Sometimes their use of sound is literal, but always so flawlessly literal — so eerily accurate and perfectly timed — that it takes your breath away. At other times, the sound serves to comment on the event on stage: in the 1994 piece McGurk: A Cautionary Tale, a man seduces a woman, who is represented by a beer bottle. As he reaches over and runs his finger around the rim of the bottle, the multi-layered sound reflects the physical action, but also evokes an inexpressible sexual subtext. Then, just when you think you might know what to expect, ERS uses sound that is completely inappropriate to the onstage action, subverting in an instant all your expectations. In Mr. Antipyrene, Fire Extinguisher, the office boss opens up her mouth and instead of hearing words, we hear the sharp, percussive sound of a gunshot.

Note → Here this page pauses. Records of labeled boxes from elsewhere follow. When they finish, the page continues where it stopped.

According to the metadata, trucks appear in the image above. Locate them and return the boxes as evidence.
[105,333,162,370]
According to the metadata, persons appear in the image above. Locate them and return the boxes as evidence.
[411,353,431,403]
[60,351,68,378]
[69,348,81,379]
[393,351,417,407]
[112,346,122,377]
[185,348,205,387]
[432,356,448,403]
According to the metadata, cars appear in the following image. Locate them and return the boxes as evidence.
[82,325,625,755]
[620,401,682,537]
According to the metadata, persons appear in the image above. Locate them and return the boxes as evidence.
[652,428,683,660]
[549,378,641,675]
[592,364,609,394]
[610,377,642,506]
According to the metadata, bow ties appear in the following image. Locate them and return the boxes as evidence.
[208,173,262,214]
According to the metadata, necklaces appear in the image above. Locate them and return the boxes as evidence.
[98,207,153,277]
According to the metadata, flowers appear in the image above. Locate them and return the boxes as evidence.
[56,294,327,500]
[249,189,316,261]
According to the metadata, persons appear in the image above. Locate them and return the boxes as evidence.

The sense of surprise that exists in ERS’s work seems due to the fact that the company is always surprising themselves. As a director, Collins sees his job in rehearsal as creating a structure in which things can — and should — be allowed to go wrong. “I got into directing,” he explains, “because the thing that I was enjoying most about acting were things happening in rehearsal outside of the script. They were usually things we couldn’t incorporate into the play because they weren’t appropriate, because there was a plan. I wanted to make things where that wasn’t the case.
“I’ve always said this,” he adds, “and I will always say this: The best things we’ve done as a company are the things that happened all by themselves, by accident.”